**Task requirements**
Rewrite everything from the line containing "Viewing the captured" down to the end of the entries, changing "camera" to "lens" and leaving all else as it is. Leave the pictures out of your answer.

+++ Records for the exercise

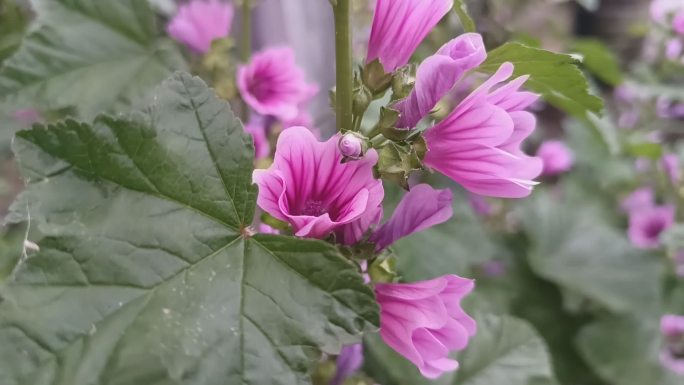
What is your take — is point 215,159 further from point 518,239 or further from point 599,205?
point 599,205

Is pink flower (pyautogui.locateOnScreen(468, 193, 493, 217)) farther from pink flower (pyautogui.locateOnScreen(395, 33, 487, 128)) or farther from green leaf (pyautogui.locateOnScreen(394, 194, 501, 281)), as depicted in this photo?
pink flower (pyautogui.locateOnScreen(395, 33, 487, 128))

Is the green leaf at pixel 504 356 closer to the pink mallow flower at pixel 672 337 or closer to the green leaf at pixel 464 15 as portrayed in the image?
the green leaf at pixel 464 15

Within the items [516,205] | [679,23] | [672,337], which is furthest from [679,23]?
[672,337]

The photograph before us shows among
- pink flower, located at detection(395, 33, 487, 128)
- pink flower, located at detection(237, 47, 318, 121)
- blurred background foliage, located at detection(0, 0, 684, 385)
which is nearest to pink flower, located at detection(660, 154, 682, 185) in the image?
blurred background foliage, located at detection(0, 0, 684, 385)

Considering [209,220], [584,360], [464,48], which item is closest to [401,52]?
[464,48]

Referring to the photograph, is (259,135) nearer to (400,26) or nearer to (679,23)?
(400,26)

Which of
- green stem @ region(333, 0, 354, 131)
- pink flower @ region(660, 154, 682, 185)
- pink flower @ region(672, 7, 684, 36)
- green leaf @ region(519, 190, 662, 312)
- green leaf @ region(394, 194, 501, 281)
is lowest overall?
green leaf @ region(519, 190, 662, 312)
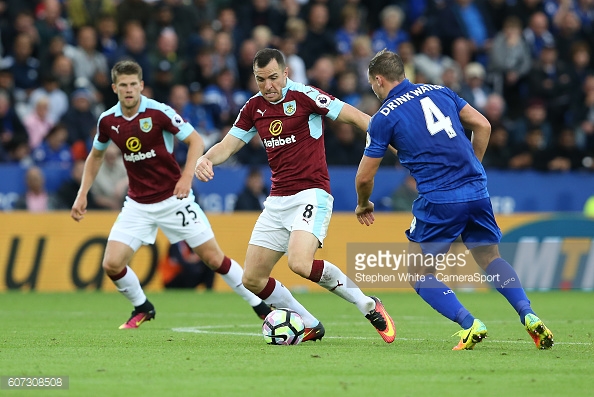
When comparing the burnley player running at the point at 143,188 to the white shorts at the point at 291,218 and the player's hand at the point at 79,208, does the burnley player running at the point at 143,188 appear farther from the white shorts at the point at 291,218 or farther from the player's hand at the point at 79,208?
the white shorts at the point at 291,218

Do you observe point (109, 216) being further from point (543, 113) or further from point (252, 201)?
point (543, 113)

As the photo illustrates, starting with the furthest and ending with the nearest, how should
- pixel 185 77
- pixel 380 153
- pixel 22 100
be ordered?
pixel 185 77 < pixel 22 100 < pixel 380 153

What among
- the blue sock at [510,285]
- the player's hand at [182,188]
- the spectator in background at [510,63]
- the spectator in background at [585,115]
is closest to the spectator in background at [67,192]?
the player's hand at [182,188]

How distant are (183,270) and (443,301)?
9.54 meters

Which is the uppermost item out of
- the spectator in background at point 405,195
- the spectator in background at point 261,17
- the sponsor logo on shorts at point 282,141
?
the spectator in background at point 261,17

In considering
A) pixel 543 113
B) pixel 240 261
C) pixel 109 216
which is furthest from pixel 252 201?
pixel 543 113

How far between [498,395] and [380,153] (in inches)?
113

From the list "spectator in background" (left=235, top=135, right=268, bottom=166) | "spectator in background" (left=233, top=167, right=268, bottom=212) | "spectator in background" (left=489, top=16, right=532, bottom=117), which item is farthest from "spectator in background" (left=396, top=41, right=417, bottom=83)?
"spectator in background" (left=233, top=167, right=268, bottom=212)

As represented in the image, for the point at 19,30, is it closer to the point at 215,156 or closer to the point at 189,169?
the point at 189,169

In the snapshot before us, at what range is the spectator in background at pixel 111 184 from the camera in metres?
17.8

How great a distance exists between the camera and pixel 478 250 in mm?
8805

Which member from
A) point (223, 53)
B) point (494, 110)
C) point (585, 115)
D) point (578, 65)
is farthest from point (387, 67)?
point (578, 65)

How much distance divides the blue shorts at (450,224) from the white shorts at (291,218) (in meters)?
0.96

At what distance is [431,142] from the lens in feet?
28.0
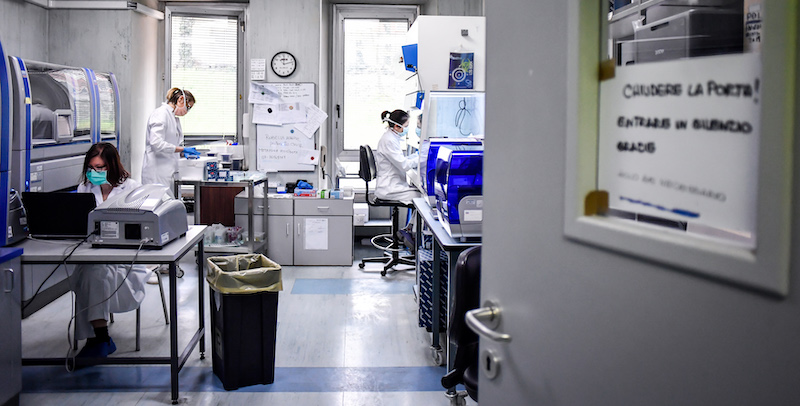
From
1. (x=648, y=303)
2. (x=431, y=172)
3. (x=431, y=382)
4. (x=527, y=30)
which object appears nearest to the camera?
(x=648, y=303)

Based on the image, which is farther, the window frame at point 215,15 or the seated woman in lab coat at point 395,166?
the window frame at point 215,15

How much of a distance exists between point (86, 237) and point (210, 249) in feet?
7.64

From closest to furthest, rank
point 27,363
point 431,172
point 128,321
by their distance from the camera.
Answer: point 27,363 → point 431,172 → point 128,321

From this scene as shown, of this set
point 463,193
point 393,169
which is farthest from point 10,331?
point 393,169

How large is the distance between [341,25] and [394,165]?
195cm

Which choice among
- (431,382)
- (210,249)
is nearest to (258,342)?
(431,382)

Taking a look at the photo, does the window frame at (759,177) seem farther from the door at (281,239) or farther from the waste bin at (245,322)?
the door at (281,239)

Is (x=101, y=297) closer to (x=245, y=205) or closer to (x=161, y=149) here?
(x=245, y=205)

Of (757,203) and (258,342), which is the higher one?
(757,203)

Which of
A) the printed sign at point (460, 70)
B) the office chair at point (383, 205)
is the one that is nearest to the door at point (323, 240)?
the office chair at point (383, 205)

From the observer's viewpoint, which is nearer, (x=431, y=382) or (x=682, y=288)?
(x=682, y=288)

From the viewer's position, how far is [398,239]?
5.66 metres

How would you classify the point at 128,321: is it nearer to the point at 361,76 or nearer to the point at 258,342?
the point at 258,342

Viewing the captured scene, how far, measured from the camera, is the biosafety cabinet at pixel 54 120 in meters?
3.91
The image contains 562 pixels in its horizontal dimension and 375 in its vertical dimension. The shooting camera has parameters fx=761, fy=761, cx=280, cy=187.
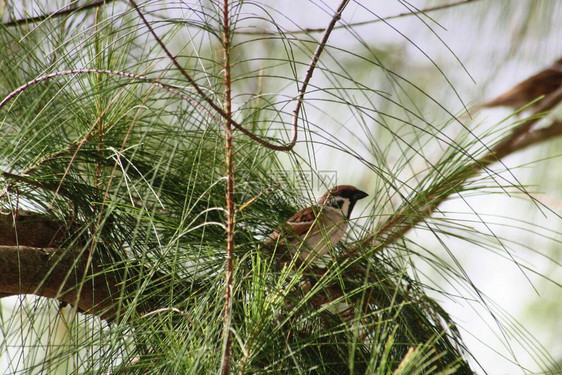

++++++

**Task answer**
Viewing the captured scene, how far, measured from the lens, is the biosafety cabinet at pixel 54 120 in meters?
3.91
The image contains 562 pixels in its horizontal dimension and 375 in its vertical dimension. The shooting lens has parameters fx=761, fy=761, cx=280, cy=187.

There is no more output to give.